Porque decidiram mostrar Lula – o Filho do Brasil em Brasília, 2 meses antes da estréia? Sendo o filme tão ruim, não teria sido mais importante para o produto lançá-lo em cima do público sob um véu de mistério e sem que ninguém externasse nenhuma das opiniões negativas já tão divulgadas na imprensa e internet?

O filme parece feito a partir de um molde genérico do padrão bio-filme, ou especial de TV. Ao final de cada sessão, ouvem-se muito referências a 2 Filhos de Francisco, o sucesso de cinco milhões de espectadores de cinco anos atrás. Talvez seja o molde a partir do qual o filme foi montado, como se aquele outro filme fosse algum tipo de descoberta. E foi, financeira. Money talks, bulshit walks.

De bebê sertanejo a líder sindicalista no ABC paulista, seguimos com muita paciência momentos da vida de Lula, dramatizados sem muita força, exceto num momento.

Em 1980, Lula, discursando para uma multidão num estádio, sem microfone, pede que o que diz seja passado para os metalúrgicos que estão atrás, e o discurso segue em ondas de gritos. É uma seqüência que se destaca do todo, e ver o jornal Le Monde elegendo Lula Homem do Ano há uma semana apenas reforça a idéia de que as ondas emitidas por Lula persistem.

O tom folhetinesco domina o filme, no entanto. O pai (Milhem Cortaz, caracterização infeliz) parece um robô nordestino, com defeito. A mãe, Dona Lindu (Glória Pires), é mais uma mãe coragem, muleta popular e freqüente desse cinema comercial brasileiro (Cazuza, Zuzu Angel, Salve Geral). Ela não decola como personagem, pois registra mais como uma figurante com falas.

Se Dona Lindu é uma santa de um jeito só, Lula (Rui Ricardo Dias) é só dignidade e mito, nosso Evito. Cada imagem de Dias, que tem momentos eficazes de caracterização, nos leva à grande questão:

Captar somas gigantescas de dinheiro (orçamento divulgado está em torno de 16 milhões de reais) via patrocínio direto, para enaltecer a trajetória de um presidente ainda no poder é estranho. Nos EUA, W., de Oliver Stone, relato irônico, mas respeitoso, sobre George W. Bush, foi lançado no último mês do mandato.

Um olhar técnico de cinema aumenta o estranhamento sobre o filme, nossa produção mais cara até hoje. Não aparenta o dinheiro que custou, como numa cena dos anos 50, onde o Recife de 2009 é usado como fundo.

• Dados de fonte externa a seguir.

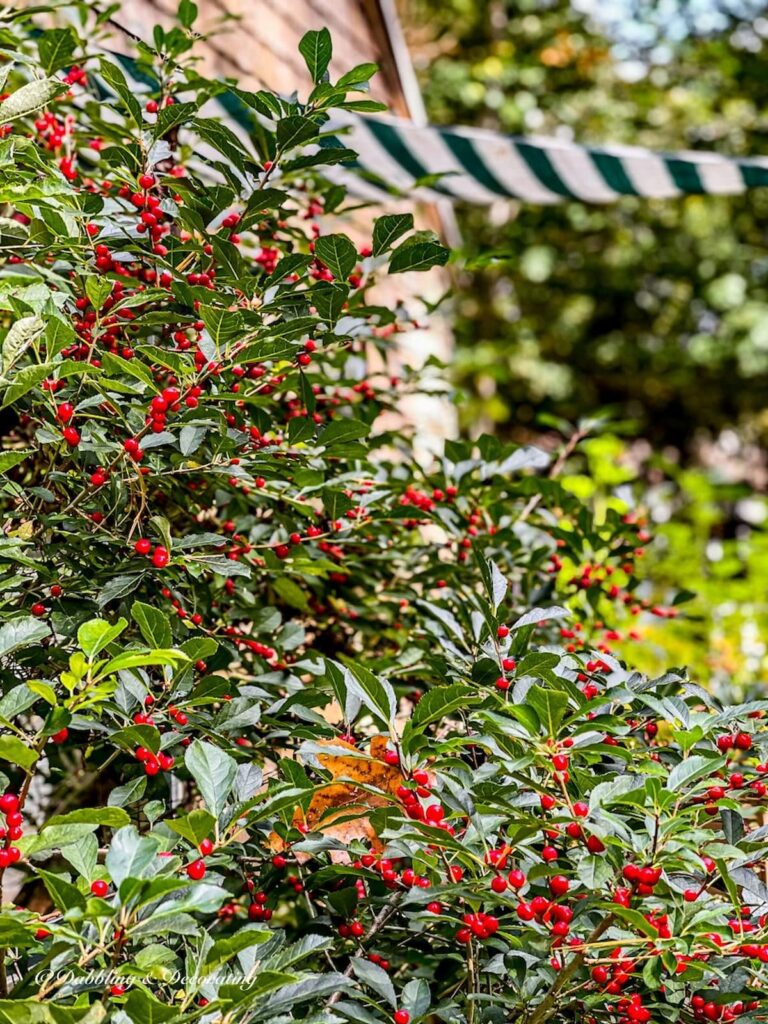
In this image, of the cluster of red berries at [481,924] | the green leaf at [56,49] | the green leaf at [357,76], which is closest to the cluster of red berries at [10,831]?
the cluster of red berries at [481,924]

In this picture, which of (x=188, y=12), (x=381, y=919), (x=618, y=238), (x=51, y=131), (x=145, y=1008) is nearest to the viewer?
(x=145, y=1008)

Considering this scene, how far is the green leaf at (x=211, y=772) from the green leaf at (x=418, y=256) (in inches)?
23.3

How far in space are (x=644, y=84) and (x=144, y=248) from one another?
7.29 meters

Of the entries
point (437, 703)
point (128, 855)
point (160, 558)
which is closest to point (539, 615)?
point (437, 703)

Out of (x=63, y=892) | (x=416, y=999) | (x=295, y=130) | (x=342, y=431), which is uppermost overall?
(x=295, y=130)

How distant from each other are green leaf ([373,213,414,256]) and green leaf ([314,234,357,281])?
4 cm

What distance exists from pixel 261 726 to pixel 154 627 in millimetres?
353

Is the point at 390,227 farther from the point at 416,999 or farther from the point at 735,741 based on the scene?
the point at 416,999

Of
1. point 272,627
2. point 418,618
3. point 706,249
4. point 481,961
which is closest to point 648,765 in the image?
point 481,961

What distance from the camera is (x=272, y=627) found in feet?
5.10

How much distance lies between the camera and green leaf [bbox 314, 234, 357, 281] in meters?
1.19

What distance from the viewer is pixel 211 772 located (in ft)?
3.16

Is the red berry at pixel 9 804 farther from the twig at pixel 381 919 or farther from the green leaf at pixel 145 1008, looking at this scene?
the twig at pixel 381 919

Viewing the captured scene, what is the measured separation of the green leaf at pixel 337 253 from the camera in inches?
46.9
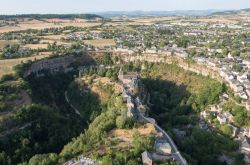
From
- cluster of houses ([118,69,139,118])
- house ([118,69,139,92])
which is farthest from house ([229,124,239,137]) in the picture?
house ([118,69,139,92])

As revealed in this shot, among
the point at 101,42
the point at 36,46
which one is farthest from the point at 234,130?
the point at 101,42

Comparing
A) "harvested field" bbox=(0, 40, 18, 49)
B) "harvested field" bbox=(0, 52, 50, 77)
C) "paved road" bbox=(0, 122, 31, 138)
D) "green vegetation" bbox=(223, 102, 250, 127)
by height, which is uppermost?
"harvested field" bbox=(0, 52, 50, 77)

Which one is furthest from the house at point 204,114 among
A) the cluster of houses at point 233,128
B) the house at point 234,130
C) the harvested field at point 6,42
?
the harvested field at point 6,42

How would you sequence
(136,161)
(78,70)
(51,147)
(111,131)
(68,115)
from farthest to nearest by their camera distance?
(78,70) → (68,115) → (51,147) → (111,131) → (136,161)

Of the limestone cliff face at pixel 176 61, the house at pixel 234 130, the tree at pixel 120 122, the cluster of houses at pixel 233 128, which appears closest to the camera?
the tree at pixel 120 122

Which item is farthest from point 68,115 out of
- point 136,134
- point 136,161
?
point 136,161

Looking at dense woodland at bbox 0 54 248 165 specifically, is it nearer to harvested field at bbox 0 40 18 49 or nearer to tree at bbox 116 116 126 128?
tree at bbox 116 116 126 128

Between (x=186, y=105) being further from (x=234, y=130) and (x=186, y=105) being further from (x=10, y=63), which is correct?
(x=10, y=63)

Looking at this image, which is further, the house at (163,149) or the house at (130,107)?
the house at (130,107)

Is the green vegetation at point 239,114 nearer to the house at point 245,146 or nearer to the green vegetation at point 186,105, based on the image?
the green vegetation at point 186,105

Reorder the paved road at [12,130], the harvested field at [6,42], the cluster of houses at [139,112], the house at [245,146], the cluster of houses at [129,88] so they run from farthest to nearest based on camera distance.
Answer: the harvested field at [6,42] → the cluster of houses at [129,88] → the paved road at [12,130] → the house at [245,146] → the cluster of houses at [139,112]

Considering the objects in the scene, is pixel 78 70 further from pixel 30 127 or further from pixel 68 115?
pixel 30 127
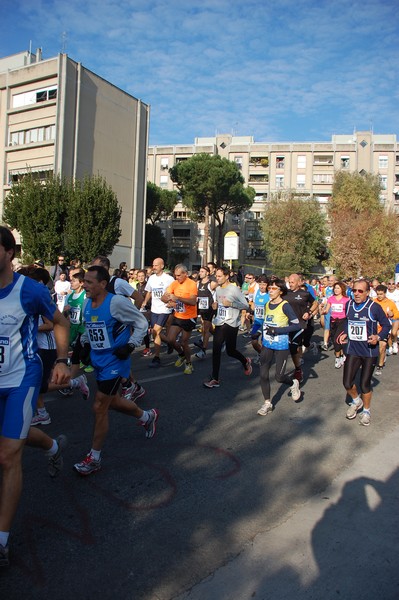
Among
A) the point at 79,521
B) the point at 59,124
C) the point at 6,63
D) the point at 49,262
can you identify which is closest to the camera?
the point at 79,521

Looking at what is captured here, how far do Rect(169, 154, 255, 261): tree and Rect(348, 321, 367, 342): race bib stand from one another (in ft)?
155

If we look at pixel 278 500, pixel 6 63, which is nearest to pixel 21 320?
pixel 278 500

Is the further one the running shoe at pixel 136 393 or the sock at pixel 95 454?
the running shoe at pixel 136 393

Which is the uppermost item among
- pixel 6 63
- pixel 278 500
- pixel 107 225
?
pixel 6 63

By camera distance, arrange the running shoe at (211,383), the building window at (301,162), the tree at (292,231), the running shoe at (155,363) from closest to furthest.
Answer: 1. the running shoe at (211,383)
2. the running shoe at (155,363)
3. the tree at (292,231)
4. the building window at (301,162)

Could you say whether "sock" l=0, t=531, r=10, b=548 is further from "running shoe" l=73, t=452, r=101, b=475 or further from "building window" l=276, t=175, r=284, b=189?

A cobrança de ver o que dizem ter gastado na tela é muito mais do que justa. Os Barretos jogam o jogo do cinema industrial, dos filmes que são capazes de conquistar 2o milhões de espectadores. Nesse tipo de cinema, o orçamento vira notícia, e o público vai ver o filme esperando ver o tipo de imagem popular que o dinheiro compra.

Avatar, por exemplo, gostando ou não, está tudo lá, para quem quiser cobrar, cada milhão escorrendo da tela. Na nossa maior produção, temos a mesma articulação indigente de planos de sempre, e uma sensação estranha de "onde está a grana?"